Directive 1: Repeat the passage on third-party due diligence word for word, from "Third-party due diligence is" up to and including "and business obligations.".
Directive 2: According to the passage on third-party due diligence, what aspects of a high-risk vendor may you need to probe deeply into? List them all.
Directive 3: Summarize the passage on third-party due diligence in two sentences.
___ Passage given
Third-party due diligence: How to manage risk


Working with third parties requires trust. A vendor might seem very secure on paper, but if they’re dishonest or unreliable, you can’t trust them to protect sensitive data, or meet complex requirements like CCPA third-party standards. Third-party due diligence verifies a vendor’s integrity and compliance, enabling you to easily handle vendor reviews, manage third-party risk and build a productive business relationship.

What is third-party due diligence?

Third-party due diligence is a background check to establish that a vendor can be trusted for a particular role. The more risky the role, the more you need to look into the vendor’s background. For a low-risk vendor, it might be enough to verify basic details of the business and its reputation. For high-risk vendors, you may need to probe deeply into its background, business structure, and ownership, and even conduct on-the-ground inspections or audits.

Business due diligence needs to address both vendor integrity and specific obligations. Once you’ve established a vendor’s integrity, you can verify that they can be trusted to protect sensitive data, safeguard user privacy, and meet other legal, regulatory, and business obligations.
______
___ Data shown
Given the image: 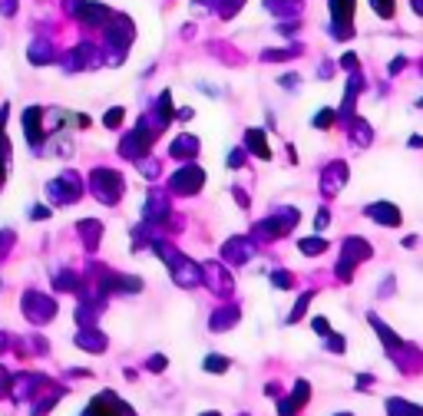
______
Right answer 1:
Third-party due diligence is a background check to establish that a vendor can be trusted for a particular role. The more risky the role, the more you need to look into the vendor’s background. For a low-risk vendor, it might be enough to verify basic details of the business and its reputation. For high-risk vendors, you may need to probe deeply into its background, business structure, and ownership, and even conduct on-the-ground inspections or audits.

Business due diligence needs to address both vendor integrity and specific obligations. Once you’ve established a vendor’s integrity, you can verify that they can be trusted to protect sensitive data, safeguard user privacy, and meet other legal, regulatory, and business obligations.

Right answer 2:
- Its background
- Its business structure
- Its ownership

Right answer 3: Third-party due diligence is a background check that verifies a vendor's integrity and compliance, and the riskier the vendor's role, the deeper the check must go, from basic business details up to inspections or audits. Once a vendor's integrity is established, you can verify that it can be trusted to protect sensitive data, safeguard user privacy, and meet legal, regulatory, and business obligations.